January 25, 2020 · project

Back to Cap Touch

After some interesting experiments with velostat, the core functionality of my project seems to have come back around to capacitive touch sensors. My last attempt at using an array capacitive touch sensors was quite limited in it's scope. It used 4 sensors, arranged in a line. This basically allowed for a single direction of stroking, meaning that getting any response from the prototype was frustrating and unsatisfying. With the testing I did today, I aimed to improve on the design of my MVP in 3 key areas:

The beginning of this involved rethinking what sizes and shapes the sensors themselves could be. Why do they have to be the same size Can they be different shapes? After some brainstorming I settled on the design below. The corners in each sensor mean that there are multiple angles you can approach it from to touch it. The way they bend around each other also benefits this aspect. This also made it easier to fit more sensors in a denser area. I used copper tape to attatch each sensor to the small sheet of cotton. The finished sensor is approximately 9 by 13 cm. I also increased the resistor strength from the last design.

Rather than using 4.7m ohm resistors, the ones used in this iteration are 10m ohms each. I did this in an attempt to address point two above, and to enable me to use the fabric that I wanted. Increasing the resistance in each sensor meant that the thicker faux fur could be used, rather than the thinner material pictured below.

Copper strips affixed to a cotton sheet
My preferred material choice. It's soft to the touch and extremely nice to stroke and pet
The thinner material bought as a back-up. It still feels soft to the touch but the way the fibres form tight rose shapes makes it feel odd when stroked.

After construction, it was time for testing. Like last time, I connected the sensors to crocodile clips, and then each to their own set of sensor pins on the Arduino. The circuit looked like this:

Circuit diagram of test setup (so many resistors!)

For testing I completely rewrote the code for detecting touch input. The previous version relied heavily on the serial bus for passing data between different parts of the program. I improved this by looking more carefully at the documentation for the CapSense library for Arduino. There is a particularly nice example of how to set a threshold for detecting when a sensor has been touched.

Wiring up the sensor array

And voila! Touches are recorded! The Serial bus isn't being bombarded by huge numbers, it just gets pinged every time more than 4 of the sensors reach the determined threshold set in the code. This flexibility means that not every sensor has to detect a touch every time a user pets the device. I decided that this was a good compromise, given the unpredictable readings that capacitive sensors can spit out, especially in close proximity to each other.

As can be seen in the gif below, the software rejects both phantom touches and deliberate poking (for the most part). I'm very pleased with the outcome of this testing, and am excited to implement this design into my final project.

Success!

— Problems to work on —
A – In the cap touch post, what resistor value does each sensor use in the new design?
B – Please reproduce, word for word, the part of the cap touch post that opens with the words containing "And voila! Touches" and closes with "to each other.".

— Data segment —
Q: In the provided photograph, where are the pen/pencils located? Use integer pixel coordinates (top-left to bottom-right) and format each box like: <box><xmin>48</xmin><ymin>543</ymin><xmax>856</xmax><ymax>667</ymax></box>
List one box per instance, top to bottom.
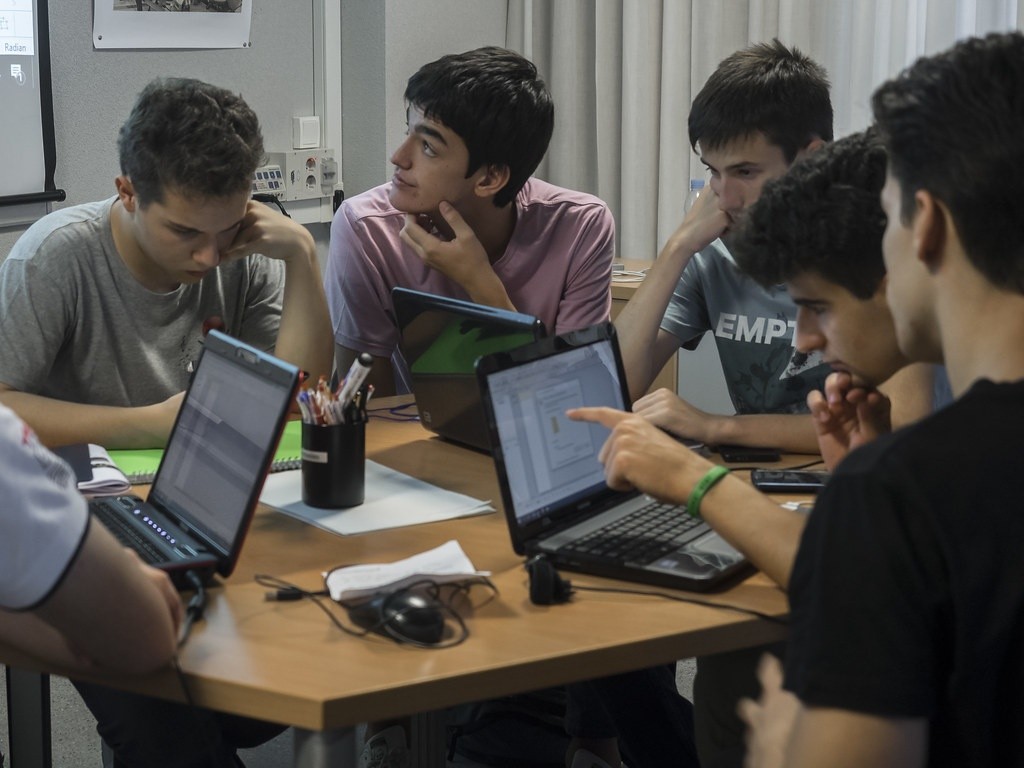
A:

— Written responses —
A – Each sensor uses a 10m ohm resistor.

B –
And voila! Touches are recorded! The Serial bus isn't being bombarded by huge numbers, it just gets pinged every time more than 4 of the sensors reach the determined threshold set in the code. This flexibility means that not every sensor has to detect a touch every time a user pets the device. I decided that this was a good compromise, given the unpredictable readings that capacitive sensors can spit out, especially in close proximity to each other.